As for the bodily integrity claim, “Plaintiff argues that her substantive due process claim based on her patients’ right to bodily integrity survives even after Dobbs based on Supreme Court precedent recognizing that ‘the right to bodily integrity is implicated when the government interferes with a person’s ability to make their own medical decisions.’”
Barker noted Dobbs addressed previability elective abortions, not emergency abortions.
She then pointed to Planned Parenthood Great Nw. Haw., Alaska, Ind., and Ky., Inc. v. Cameron, a case out of the Western District of Kentucky holding that “patients retain a liberty interest in non-elective emergency abortion procedures for the life or health of the pregnant woman, which is protected by the Due Process Clause of the Fourteenth Amendment.”
“We agree with the Cameron Court that an ‘emergency abortion’ includes at the very least those circumstances in which the pregnant patient’s life or health is at serious risk,” Barker wrote. “… Indiana’s dismemberment ban includes an exception for the life and health of the mother. Accordingly, as currently framed, Plaintiff’s complaint does not state a plausible substantive due process claim based on her patients’ right to bodily integrity.
“However, given that Dobbs does not define ‘elective,’ it is not clear whether an exception such as that in the dismemberment ban which is only for the life and health of the pregnant patient necessarily covers all medical emergencies, including those that would complicate a pregnancy to a point where it would require an immediate, non-elective abortion,” Barker continued. “Nor is it clear post-Dobbs whether a statute placing conditions on receipt of emergency abortion procedures, thereby requiring a patient to undergo a more dangerous, lengthy, painful, and in some cases unavailable procedure in order to receive a non-elective abortion, could potentially implicate a substantive due process right.
“We simply cannot say at this juncture, therefore, that any amendment to the complaint would necessarily be futile, particularly in light of how recently Dobbs was decided and how much it has changed the constitutional landscape in the abortion context.
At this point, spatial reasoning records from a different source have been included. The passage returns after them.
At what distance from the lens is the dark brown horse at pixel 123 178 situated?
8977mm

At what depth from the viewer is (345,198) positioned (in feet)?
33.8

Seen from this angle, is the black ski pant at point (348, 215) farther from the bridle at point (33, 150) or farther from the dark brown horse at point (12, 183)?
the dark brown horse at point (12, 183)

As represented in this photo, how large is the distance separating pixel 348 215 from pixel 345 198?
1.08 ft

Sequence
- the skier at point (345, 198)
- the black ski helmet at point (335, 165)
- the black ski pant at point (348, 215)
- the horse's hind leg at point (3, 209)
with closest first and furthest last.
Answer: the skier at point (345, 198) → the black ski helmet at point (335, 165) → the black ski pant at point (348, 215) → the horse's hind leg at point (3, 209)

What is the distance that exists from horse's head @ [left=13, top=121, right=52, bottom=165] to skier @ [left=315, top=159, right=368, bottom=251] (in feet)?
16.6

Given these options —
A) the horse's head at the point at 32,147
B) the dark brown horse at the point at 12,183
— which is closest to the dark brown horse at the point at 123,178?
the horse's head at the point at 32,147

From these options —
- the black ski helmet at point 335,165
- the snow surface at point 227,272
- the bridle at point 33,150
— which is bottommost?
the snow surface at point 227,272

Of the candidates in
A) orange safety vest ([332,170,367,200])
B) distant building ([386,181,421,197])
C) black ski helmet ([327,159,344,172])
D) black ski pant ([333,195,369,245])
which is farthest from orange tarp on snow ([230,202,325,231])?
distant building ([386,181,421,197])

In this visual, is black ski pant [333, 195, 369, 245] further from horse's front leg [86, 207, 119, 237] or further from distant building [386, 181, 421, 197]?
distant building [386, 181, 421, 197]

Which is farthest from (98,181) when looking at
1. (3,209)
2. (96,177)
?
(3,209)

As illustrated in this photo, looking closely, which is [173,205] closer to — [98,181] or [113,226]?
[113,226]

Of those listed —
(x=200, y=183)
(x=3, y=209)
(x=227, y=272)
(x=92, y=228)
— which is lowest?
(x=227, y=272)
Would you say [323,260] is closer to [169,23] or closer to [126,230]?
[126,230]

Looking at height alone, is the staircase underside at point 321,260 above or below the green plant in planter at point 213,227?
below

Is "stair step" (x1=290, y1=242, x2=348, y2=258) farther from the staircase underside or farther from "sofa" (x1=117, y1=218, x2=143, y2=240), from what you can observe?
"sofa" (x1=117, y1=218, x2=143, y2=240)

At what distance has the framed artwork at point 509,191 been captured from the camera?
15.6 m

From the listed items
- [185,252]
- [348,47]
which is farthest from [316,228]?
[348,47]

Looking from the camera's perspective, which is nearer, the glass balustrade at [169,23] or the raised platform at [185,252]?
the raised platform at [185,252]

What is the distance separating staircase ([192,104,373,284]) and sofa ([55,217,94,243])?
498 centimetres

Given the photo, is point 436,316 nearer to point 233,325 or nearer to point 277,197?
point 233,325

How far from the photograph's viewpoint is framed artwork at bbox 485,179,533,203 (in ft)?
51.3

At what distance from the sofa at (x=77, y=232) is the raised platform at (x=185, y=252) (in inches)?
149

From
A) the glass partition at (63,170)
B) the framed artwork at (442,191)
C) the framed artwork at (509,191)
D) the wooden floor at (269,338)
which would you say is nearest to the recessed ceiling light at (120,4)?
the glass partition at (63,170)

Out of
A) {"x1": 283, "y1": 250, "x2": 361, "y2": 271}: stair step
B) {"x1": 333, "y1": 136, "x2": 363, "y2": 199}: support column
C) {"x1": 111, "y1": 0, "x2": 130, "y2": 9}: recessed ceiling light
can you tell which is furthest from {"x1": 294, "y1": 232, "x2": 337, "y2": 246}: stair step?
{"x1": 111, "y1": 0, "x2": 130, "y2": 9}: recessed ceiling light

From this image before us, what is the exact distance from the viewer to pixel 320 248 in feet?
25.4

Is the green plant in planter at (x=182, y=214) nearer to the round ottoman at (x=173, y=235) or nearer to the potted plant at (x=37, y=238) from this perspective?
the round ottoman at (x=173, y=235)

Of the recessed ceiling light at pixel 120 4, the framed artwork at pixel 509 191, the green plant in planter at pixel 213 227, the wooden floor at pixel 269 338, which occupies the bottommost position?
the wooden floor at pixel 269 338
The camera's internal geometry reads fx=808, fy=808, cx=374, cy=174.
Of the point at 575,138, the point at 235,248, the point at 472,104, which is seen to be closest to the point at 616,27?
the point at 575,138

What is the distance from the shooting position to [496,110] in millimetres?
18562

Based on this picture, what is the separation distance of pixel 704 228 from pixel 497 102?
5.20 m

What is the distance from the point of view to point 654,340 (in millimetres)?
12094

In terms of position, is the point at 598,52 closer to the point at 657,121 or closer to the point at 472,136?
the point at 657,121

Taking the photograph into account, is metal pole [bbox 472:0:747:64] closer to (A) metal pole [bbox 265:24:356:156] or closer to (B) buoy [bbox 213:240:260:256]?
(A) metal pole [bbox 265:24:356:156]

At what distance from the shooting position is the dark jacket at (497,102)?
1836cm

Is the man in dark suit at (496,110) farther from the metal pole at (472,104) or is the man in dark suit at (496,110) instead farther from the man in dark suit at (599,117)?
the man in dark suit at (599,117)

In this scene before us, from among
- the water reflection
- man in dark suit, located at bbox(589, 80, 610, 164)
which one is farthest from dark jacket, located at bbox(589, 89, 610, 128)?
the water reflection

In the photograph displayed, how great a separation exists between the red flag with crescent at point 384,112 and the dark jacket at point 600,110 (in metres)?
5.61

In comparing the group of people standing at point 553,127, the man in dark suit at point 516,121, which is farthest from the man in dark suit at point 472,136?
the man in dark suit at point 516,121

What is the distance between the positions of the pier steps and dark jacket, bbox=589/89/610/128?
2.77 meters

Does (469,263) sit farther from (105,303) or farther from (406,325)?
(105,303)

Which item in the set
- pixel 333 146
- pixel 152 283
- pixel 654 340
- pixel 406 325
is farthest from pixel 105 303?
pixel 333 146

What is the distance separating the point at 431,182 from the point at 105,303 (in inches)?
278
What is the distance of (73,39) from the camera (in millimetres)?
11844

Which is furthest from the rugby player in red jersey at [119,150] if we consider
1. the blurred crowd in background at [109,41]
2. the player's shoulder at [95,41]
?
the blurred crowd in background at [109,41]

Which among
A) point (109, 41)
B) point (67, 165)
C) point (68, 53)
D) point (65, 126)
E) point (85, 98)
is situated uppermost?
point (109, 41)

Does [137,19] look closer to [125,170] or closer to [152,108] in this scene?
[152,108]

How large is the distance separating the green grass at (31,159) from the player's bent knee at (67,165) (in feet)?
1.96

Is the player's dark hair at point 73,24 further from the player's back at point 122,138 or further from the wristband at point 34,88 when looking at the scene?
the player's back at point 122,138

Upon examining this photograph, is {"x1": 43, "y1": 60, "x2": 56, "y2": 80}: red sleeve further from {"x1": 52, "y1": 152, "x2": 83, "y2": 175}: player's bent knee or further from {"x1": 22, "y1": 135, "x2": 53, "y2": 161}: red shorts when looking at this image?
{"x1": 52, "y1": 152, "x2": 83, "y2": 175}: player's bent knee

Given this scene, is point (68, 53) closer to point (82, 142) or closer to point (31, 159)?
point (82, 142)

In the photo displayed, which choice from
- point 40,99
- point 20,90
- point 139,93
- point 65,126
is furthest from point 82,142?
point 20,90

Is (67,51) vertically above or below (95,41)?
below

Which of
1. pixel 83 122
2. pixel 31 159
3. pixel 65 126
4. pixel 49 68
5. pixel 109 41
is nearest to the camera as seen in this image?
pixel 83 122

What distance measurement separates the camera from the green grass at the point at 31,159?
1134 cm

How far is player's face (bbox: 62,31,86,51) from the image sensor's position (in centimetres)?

For these reasons, we grant Defendants(‘) motion for judgment on the pleadings as to Plaintiff’s bodily integrity claim without prejudice.”
Barker gave Bernard 30 days to “file an amended complaint addressing the deficiencies identified in this order, if possible.”
The case is Caitlin Bernard v. Indiana Members of the Indiana Medical Licensing Board, et al., 1:19-cv-01660.
Friday’s order comes as the Indiana Supreme Court is considering the constitutionality of the state’s post-Dobbs abortion legislation, which bans abortions in most instances with limited exceptions for rape or incest, to protect the life or health of the mother, or fatal fetal anomaly.
Barker’s order notes that a D&E ban is included in that legislation, which is currently enjoined.